Though the nerves were overwhelming, she worked tirelessly.
She didn’t have much success with grants or industry connections as a first-time filmmaker, in the end, all of her investors came from the Latino community.
“They weren’t connected to the film industry at all,” she explains, “ They were people who were passionate about the film and excited to support a Dominican filmmaker tell a genuine Latinx story”.
She found her female leads, Sasha and Darlene, by quite literally sliding into their DM’s. Though she had been following the two comedians for years, it suddenly clicked one day that they were her Rita and Carolina (her sisters in the film). She knew that the success of the film would be built on the chemistry and relationship between her leads.
“Turns out they’re not blood-related but they grew up together and are best friends. It’s amazing seeing their years of friendship translate into my characters in the film. It was meant to be.”
In the fall of 2018, she led a small crew of brilliant actors and filmmakers to the Dominican Republic to realize her vision. It was a true family affair with her father there every step of the way, and her younger sister on set as executive producer. Over the course of 2 weeks, they filmed constantly, visiting pieces of her past through the film lens.
She spent the next year balancing two lives while editing the film. She’d put in 8 hours at her day job as a Project Manager and spent her nights and weekends working with an editor to pull the film together. “I had no social life,” she says with a laugh, “All of my nights and weekends were dedicated to the film. I couldn’t make time to date or like to see my friends but it was so important to me, I knew I had to make those sacrifices.”

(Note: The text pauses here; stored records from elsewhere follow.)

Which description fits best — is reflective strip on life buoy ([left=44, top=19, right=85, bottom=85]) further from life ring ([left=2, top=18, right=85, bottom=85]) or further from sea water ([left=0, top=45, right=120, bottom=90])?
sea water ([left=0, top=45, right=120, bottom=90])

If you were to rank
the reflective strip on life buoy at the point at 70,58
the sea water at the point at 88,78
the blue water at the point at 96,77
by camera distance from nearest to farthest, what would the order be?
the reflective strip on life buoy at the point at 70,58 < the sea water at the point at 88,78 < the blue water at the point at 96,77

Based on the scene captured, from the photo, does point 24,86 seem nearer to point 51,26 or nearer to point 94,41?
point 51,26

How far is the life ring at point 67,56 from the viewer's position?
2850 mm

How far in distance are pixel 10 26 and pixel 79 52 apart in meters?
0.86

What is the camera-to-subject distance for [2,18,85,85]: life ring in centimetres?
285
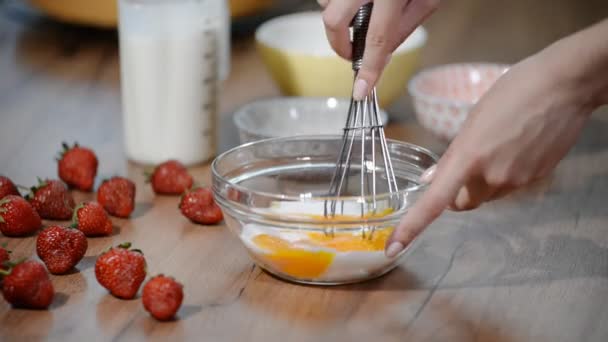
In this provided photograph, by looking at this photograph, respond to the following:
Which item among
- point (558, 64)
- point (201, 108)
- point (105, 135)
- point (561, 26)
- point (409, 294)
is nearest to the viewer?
point (558, 64)

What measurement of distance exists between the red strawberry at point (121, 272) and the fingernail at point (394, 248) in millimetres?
252

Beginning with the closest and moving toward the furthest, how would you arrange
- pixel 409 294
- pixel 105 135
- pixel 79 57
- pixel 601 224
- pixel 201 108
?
pixel 409 294, pixel 601 224, pixel 201 108, pixel 105 135, pixel 79 57

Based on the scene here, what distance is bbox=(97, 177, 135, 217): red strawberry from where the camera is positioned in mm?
1156

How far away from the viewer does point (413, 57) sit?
1510 millimetres

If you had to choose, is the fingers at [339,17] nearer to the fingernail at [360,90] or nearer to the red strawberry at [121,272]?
the fingernail at [360,90]

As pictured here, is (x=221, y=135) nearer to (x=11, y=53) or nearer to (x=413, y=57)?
(x=413, y=57)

She’d put in 8 hours at her day job as a Project Manager and spent her nights and weekends working with an editor to pull the film together.
And those sacrifices paid off. She’s been hitting up festivals from New Orleans to Tennessee this past year, even heading outside the US to show the film in the Dominican Republic as part of the Festival de Cine Global. In the next few months, she’ll continue to travel the festival circuit (with a screening or two in NYC!), all while looking to lock in a wider distribution.
While she works on carrying the momentum of De Lo Mio, she’s already got her eyes towards the future.
“I’ve been watching people my whole life and I feel like I’ve seen so many bizarre, beautiful, fucked up, interesting things that I’ve mentally recorded and have taken notes on”, she says, “I just want to explore that – I’m sitting on the subway and people watching, I feel like I could write 20 stories about that person there. What’s happening in their lives? What are they feeling?”.
I say this as a friend and a fan, I can’t wait to see what she does next.